Author Affiliations: Dr Glass (richard.glass@jama-archives.org) is Deputy Editor, JAMA. Dr Glass is also with the Department of Psychiatry and Behavioral Neuroscience, University of Chicago, Chicago, Illinois.
In 1990, then-President George H. W. Bush issued a proclamation designating the 1990s as the Decade of the Brain to encourage brain research and also to enhance public awareness of the benefits to be derived from brain research.1 This formal recognition of the importance of increasing both scientific knowledge and public understanding about the organ that is the site of emotion and cognition and the controller of most bodily functions was a fitting way to end the 20th century, and few would question that knowledge about brain structure and function has increased remarkably.

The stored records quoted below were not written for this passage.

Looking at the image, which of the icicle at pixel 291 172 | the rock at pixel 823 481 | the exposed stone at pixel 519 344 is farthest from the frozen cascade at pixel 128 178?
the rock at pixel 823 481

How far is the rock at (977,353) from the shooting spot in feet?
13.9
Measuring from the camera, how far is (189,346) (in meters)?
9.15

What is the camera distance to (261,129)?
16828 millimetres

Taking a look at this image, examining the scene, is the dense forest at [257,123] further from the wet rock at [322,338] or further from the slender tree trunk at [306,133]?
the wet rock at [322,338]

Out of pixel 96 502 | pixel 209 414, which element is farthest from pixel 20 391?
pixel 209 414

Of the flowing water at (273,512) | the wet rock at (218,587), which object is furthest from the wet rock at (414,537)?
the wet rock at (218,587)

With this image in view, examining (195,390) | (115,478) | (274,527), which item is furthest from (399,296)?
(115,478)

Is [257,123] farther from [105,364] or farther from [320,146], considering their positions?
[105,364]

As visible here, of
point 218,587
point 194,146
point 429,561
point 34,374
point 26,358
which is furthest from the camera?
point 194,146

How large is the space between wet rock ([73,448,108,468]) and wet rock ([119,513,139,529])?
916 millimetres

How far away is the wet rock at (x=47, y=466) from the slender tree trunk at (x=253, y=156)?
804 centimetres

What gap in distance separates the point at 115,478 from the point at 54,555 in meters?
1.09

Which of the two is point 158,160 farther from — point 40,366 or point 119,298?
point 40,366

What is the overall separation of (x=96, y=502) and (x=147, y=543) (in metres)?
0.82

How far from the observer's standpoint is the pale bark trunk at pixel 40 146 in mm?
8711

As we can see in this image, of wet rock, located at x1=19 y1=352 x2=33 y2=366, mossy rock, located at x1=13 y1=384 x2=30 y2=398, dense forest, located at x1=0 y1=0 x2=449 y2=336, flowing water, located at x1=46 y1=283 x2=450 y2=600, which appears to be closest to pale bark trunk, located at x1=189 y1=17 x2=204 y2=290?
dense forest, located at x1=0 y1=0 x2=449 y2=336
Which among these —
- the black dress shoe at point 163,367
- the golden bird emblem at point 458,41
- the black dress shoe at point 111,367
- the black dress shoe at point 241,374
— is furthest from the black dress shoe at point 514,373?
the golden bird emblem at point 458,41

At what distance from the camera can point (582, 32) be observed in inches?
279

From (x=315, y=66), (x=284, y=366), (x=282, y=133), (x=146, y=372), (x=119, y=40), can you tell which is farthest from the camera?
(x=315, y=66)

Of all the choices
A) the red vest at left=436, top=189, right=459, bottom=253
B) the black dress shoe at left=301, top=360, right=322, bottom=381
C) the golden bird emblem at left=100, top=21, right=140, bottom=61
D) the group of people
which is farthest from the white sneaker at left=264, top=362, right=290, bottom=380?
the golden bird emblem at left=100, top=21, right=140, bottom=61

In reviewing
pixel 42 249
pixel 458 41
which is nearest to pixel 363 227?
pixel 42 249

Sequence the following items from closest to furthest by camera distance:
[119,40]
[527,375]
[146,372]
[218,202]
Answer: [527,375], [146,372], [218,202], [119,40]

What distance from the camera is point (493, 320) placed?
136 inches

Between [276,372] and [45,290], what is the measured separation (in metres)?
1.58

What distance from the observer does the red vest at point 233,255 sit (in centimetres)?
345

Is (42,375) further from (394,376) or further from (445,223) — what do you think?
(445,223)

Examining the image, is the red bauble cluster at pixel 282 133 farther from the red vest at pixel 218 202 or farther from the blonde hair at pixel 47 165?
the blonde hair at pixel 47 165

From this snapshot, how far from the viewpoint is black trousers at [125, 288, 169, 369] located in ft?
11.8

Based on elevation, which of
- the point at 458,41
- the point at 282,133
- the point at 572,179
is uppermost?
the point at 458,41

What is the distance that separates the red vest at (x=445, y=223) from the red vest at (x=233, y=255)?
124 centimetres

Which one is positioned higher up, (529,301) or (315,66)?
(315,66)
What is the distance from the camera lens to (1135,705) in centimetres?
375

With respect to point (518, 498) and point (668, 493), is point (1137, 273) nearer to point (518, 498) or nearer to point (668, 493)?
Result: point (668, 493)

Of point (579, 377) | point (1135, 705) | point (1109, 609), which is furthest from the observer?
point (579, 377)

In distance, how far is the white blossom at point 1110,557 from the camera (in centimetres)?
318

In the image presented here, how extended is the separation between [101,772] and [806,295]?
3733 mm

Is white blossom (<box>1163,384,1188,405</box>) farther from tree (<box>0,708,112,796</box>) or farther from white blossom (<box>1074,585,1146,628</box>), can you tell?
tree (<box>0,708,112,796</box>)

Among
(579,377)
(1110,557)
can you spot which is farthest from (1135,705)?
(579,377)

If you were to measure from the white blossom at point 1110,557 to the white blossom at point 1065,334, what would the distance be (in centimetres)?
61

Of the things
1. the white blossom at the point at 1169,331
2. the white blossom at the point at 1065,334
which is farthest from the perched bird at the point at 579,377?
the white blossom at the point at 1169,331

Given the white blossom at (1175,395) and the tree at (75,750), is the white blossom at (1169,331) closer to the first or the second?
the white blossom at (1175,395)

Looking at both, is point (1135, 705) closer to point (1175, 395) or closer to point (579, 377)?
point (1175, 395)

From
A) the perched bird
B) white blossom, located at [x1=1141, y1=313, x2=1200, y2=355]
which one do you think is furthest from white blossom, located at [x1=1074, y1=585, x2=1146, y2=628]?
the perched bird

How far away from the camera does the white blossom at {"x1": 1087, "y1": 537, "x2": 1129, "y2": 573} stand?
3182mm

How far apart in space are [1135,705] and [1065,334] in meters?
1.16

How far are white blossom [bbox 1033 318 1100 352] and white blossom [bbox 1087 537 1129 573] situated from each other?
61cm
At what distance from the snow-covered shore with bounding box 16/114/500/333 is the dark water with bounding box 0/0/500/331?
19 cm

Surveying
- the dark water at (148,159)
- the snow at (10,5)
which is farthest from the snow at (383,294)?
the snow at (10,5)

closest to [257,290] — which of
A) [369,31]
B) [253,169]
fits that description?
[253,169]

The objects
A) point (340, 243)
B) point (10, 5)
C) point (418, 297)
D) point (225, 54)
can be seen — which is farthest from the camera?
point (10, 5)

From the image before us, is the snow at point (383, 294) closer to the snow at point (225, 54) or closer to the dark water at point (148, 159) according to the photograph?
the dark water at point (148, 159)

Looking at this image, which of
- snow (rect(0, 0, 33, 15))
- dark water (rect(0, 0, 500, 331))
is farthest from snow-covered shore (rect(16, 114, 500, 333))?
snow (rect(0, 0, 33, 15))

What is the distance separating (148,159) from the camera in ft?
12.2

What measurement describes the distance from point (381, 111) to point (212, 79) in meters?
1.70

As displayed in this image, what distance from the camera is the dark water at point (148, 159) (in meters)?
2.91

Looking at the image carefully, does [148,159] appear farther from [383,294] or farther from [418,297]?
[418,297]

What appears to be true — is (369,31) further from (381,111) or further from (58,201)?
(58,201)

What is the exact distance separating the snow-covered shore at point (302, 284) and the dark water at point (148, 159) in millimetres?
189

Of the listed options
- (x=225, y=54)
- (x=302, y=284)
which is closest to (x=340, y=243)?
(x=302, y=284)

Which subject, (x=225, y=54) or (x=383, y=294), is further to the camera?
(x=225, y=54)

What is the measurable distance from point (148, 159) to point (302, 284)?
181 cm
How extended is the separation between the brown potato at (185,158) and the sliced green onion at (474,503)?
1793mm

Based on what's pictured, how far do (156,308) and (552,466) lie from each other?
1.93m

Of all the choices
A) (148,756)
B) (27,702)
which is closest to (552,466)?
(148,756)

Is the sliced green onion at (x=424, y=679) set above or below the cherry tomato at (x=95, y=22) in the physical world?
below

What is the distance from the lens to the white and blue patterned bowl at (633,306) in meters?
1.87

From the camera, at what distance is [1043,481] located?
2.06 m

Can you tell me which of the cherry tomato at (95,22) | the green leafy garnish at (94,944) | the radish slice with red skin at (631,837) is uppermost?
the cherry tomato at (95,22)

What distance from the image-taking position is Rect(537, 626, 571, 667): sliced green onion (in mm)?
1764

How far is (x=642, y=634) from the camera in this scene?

However, at the end of the first decade of the 21st century, mental disorders continue to be a major public health problem throughout the world, making a substantial independent contribution to the burden of disease worldwide.2 Mental disorders are a major cause of long-term disability and also interact with other health conditions as risk factors and sources of additional morbidity and mortality.3 Of course, mental disorders are also a direct cause of mortality, with approximately 800 000 individuals committing suicide every year worldwide3 —usually related to mood disorders, alcohol and other drug abuse, or schizophrenia and other psychoses. In the United States, the latest statistics available (2006) indicate more than 33 000 annual deaths from suicide, a rate of 11.1 suicide deaths per 100 000 population per year, and 594 000 annual emergency department visits for self-inflicted injuries.4
The overall burden from mental disorders is striking, with an estimated 14% of the global burden of disease attributed to mental disorders.5 A recent assessment of mental disorders and treatment in the United States, using multiple data sources (1996-2006), led to mixed conclusions.6 Particularly concerning were the findings that access to care appeared to decline among individuals with mental health impairments and that at least 7% of the population with serious and persistent mental illnesses was incarcerated in jail or prison each year.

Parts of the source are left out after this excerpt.